Top of DOCUMENT EXTRACT
Vanessa Kosoy comments on Vanessa Kosoy’s Shortform

Vanessa Kosoy Jan 16, 2021, 12:01 AM
LW: 3 AF: 1
AF
Infra-Bayesianism can be naturally understood as semantics for a certain non-classical logic. This promises an elegant synthesis between deductive/symbolic reasoning and inductive/intuitive reasoning, with several possible applications. Specifically, here we will explain how this can work for higher-order logic. There might be holes and/or redundancies in the precise definitions given here, but I’m quite confident the overall idea is sound.

We will work with homogenous ultracontributions (HUCs). $□ X$ will denote the space of HUCs over $X$ . Given $μ \in □ X$ , $S (μ) \subseteq Δ^{c} X$ will denote the corresponding convex set. Given $p \in Δ X$ and $μ \in □ X$ , $p : μ$ will mean $p \in S (μ)$ . Given $μ, ν \in □ X$ , $μ ⪯ ν$ will mean $S (μ) \subseteq S (ν)$ .

Syntax

Let $T^{ι}$ denote a set which we interpret as the types of individuals (we allow more than one). We then recursively define the full set of types $T$ by:
- $0 \in T$ (intended meaning: the uninhabited type)
- $1 \in T$ (intended meaning: the one element type)
Bottom of DOCUMENT EXTRACT
Top of GIVEN ENTRIES
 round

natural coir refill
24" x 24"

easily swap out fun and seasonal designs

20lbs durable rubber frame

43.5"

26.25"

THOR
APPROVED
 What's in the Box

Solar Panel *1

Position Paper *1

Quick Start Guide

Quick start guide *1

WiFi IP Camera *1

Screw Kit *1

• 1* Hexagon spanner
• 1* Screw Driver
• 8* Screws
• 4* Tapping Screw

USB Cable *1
Bottom of GIVEN ENTRIES
Top of GIVEN ENTRIES
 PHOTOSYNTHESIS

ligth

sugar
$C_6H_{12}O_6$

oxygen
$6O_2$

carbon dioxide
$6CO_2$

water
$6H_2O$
Bottom of GIVEN ENTRIES
- _LIST OF TASKS_
(A) In the infra-Bayesianism post, why does infra-Bayesianism promise to combine deductive and inductive reasoning? Answer in one to three sentences.
(B) Pick up the infra-Bayesianism post after its last line and keep writing.

- _ANSWER LIST_
(A) Infra-Bayesianism can naturally be understood as semantics for a certain non-classical logic. That is why it promises an elegant synthesis of deductive/symbolic reasoning and inductive/intuitive reasoning.

(B)
- If $α \in T^{ι}$ then $α \in T$
- If $α, β \in T$ then $α + β \in T$ (intended meaning: disjoint union)
- If $α, β \in T$ then $α \times β \in T$ (intended meaning: Cartesian product)
- If $α \in T$ then $(α) \in T$ (intended meaning: predicates with argument of type $α$ )
For each $α, β \in T$ , there is a set $F_{α \to β}^{0}$ which we interpret as atomic terms of type $α \to β$ . We will denote $V_{α}^{0} := F_{1 \to α}^{0}$ . Among those we distinguish the logical atomic terms:
- ${p r}_{α β} \in F_{α \times β \to α}^{0}$
- $i_{α β} \in F_{α \to α + β}^{0}$
- Symbols we will not list explicitly, that correspond to the algebraic properties of $+$ and $\times$ (commutativity, associativity, distributivity and the neutrality of $0$ and $1$ ). For example, given $α, β \in T$ there is a “commutator” of type $α \times β \to β \times α$ .
- $=_{α} \in V_{(α \times α)}^{0}$
- ${d i a g}_{α} \in F_{α \to α \times α}^{0}$
- $()_{α} \in V_{((α) \times α)}^{0}$ (intended meaning: predicate evaluation)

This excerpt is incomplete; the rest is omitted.